For Mark Flanagan and James Greenwood will be going all out to complete a fairytale triumph of their own.
And on the opposite side will be Saddleworth-based Kevin Sinfield, whose off-field role is helping turn the Rhinos around.
The director of rugby lifted the trophy twice during an illustrious playing career, even winning the Lance Todd Trophy for man of the match in 2005.
While the 40-year-old will not be taking the hits, his impact at the club where he is an on-field legend cannot be understated.
It also means a fine way to finish Flanagan’s playing career, which started back at Shaw Hall Bank Road.
The Salford back-rower has decided to hang up his boots at the end of the season at the age of 32.
And he recalled how heading to watch Bradford take on St Helens with father Terry, who Saddleworth Rangers’ clubhouse is named after, sparked his dreams.
He said: “I remember my dad taking me to watch the Bradford-Saints Wembley final when Steve Prescott scored a couple of tries and Robbie Paul got a hat-trick, and that fire was lit inside me that day of playing at Wembley and on the biggest stage.
“I’m not very sentimental in terms of matches, medals and shirts but playing at Wembley with a great group of blokes for a great club would be quite a fitting send-off for myself.
“It’s been a strange old year and there are a lot more important and sobering things happening in the world than for us to whinge about playing in an empty Wembley.
“I’d just be happy to play there and tell the kids and grandkids one day I played at Wembley.

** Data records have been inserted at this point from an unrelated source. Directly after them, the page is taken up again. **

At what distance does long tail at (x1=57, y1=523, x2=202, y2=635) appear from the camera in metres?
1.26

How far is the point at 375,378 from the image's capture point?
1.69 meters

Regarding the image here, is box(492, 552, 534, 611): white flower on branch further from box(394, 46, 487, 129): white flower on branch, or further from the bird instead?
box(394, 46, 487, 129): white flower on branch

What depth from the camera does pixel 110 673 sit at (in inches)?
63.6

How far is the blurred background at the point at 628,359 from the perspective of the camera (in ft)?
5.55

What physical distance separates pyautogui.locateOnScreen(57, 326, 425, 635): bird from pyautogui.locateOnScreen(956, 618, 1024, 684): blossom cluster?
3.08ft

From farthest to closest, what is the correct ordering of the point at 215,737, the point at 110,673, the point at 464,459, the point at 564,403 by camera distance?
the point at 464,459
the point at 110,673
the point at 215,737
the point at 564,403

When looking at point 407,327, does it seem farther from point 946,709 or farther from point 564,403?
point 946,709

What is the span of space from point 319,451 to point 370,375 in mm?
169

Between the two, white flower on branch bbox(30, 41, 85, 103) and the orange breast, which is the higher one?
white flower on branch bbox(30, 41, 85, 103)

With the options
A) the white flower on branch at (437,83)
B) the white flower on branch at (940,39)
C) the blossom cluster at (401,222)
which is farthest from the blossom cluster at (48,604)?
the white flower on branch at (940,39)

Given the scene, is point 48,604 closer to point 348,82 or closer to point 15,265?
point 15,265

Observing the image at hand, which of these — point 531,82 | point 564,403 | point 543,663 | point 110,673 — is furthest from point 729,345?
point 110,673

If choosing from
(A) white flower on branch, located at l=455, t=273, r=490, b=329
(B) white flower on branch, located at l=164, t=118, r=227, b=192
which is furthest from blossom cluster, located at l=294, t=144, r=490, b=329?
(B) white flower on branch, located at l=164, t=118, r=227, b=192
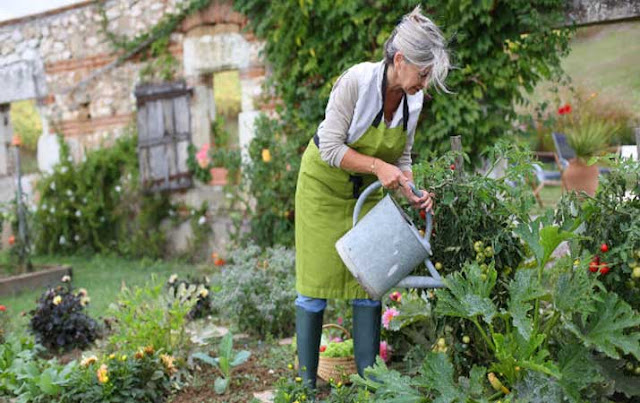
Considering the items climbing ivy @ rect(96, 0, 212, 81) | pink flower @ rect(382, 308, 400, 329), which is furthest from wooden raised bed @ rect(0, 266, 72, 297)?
pink flower @ rect(382, 308, 400, 329)

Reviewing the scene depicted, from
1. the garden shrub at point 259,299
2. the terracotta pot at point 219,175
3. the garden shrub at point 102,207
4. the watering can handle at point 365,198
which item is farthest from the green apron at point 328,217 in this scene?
the garden shrub at point 102,207

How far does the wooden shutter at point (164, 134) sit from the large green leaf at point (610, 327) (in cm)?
559

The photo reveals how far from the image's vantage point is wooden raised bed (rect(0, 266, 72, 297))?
5.97 m

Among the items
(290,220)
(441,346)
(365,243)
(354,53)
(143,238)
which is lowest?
(143,238)

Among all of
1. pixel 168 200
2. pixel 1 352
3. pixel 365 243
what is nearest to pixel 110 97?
pixel 168 200

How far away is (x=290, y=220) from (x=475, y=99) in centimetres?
203

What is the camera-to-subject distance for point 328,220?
267cm

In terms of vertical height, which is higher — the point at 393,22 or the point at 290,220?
the point at 393,22

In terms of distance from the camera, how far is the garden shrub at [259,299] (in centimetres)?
401

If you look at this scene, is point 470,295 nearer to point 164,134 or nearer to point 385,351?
point 385,351

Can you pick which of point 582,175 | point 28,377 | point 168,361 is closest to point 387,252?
point 168,361

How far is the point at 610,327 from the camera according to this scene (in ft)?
7.15

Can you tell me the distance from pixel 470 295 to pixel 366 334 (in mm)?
605

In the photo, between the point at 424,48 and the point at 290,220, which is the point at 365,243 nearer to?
the point at 424,48
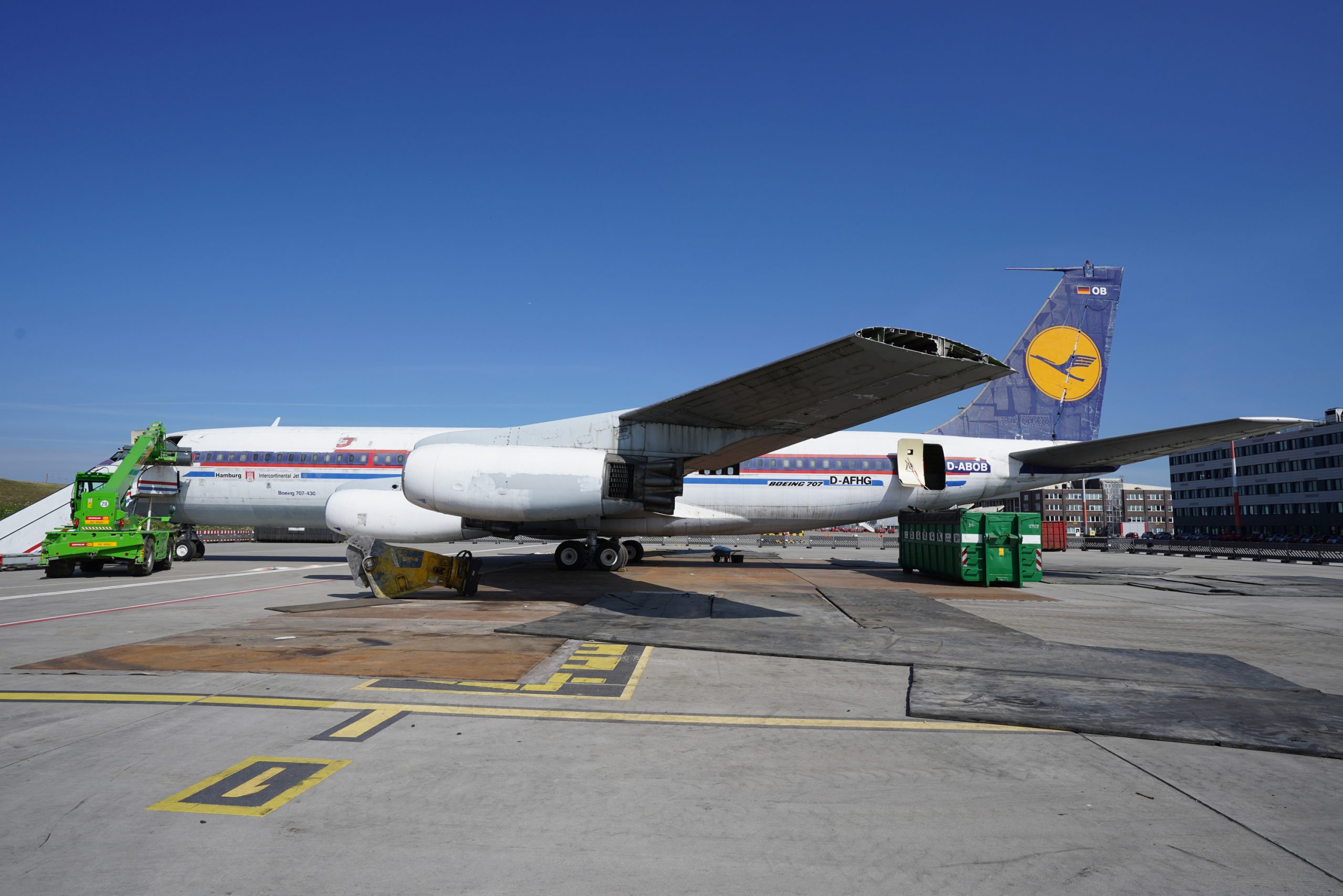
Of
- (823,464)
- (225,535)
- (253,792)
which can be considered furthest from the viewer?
(225,535)

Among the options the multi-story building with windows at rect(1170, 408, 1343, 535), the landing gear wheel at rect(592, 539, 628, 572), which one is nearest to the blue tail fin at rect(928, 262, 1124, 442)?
the landing gear wheel at rect(592, 539, 628, 572)

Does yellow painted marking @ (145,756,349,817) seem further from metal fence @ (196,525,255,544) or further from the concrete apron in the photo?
metal fence @ (196,525,255,544)

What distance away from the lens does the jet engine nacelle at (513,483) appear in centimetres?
1206

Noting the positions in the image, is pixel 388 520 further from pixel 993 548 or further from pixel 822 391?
pixel 993 548

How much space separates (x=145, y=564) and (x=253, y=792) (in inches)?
701

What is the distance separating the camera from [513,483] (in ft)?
39.9

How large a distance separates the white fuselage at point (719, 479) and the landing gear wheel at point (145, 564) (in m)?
2.61

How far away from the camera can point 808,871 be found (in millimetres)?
2967

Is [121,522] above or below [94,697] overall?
above

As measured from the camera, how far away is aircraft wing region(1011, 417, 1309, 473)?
44.3 feet

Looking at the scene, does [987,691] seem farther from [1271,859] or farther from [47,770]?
[47,770]

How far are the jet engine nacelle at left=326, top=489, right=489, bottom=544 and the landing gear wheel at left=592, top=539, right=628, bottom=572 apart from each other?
12.0 feet

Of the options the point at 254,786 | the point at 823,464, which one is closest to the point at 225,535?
the point at 823,464

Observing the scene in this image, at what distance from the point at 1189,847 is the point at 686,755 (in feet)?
8.65
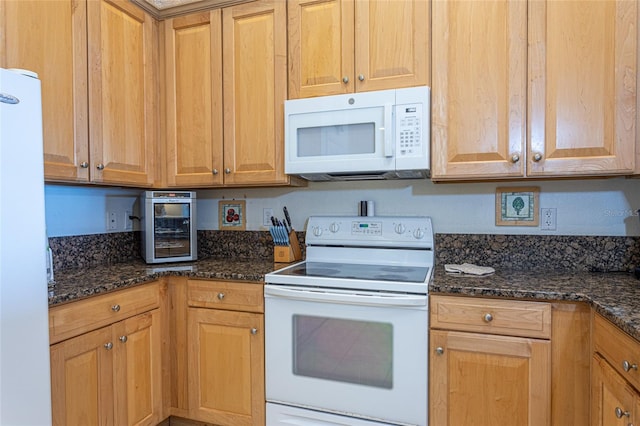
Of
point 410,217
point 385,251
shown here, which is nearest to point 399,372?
point 385,251

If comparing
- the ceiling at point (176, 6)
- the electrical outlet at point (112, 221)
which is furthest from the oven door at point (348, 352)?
the ceiling at point (176, 6)

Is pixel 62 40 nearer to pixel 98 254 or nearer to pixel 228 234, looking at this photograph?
pixel 98 254

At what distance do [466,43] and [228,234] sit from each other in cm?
167

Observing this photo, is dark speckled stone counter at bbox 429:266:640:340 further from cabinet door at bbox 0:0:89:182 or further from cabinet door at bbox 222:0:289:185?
cabinet door at bbox 0:0:89:182

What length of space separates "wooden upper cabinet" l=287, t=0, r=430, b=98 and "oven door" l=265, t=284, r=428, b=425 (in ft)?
3.25

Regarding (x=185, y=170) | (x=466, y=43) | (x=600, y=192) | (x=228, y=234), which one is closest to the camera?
(x=466, y=43)

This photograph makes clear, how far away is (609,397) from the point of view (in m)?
1.21

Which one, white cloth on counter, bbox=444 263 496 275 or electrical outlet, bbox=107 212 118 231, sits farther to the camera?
electrical outlet, bbox=107 212 118 231

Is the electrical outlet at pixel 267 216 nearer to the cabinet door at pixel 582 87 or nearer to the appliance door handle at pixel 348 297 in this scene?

It would be a shame if it was only in front of 50 people, but I’d take it.
“I’m really content with what I’ve done in the game and I’ve exceeded all my expectations I had as a kid.
“I’ve far exceeded where I wanted to be, but you play rugby and sport to win things and I’ve always aspired to win both trophies.
“The Challenge Cup holds something a little bit special for me with the tradition around and it would be unbelievable to get there and get the win.
“I’m 32 now and I’ve a few niggling injuries. It’s probably time. It would be great to finish on a high with Salford.”
Flanagan reached Wembley as Salford saw off Warrington Wolves 24-22 in a nail-biting semi-final.
And his coach at Salford, Ian Watson, also admitted stepping out at Wembley would be a fine way for the man known as Flash to round off his career.
“What a way to finish for Mark. To finish playing at Super League level in a Wembley final,” he said.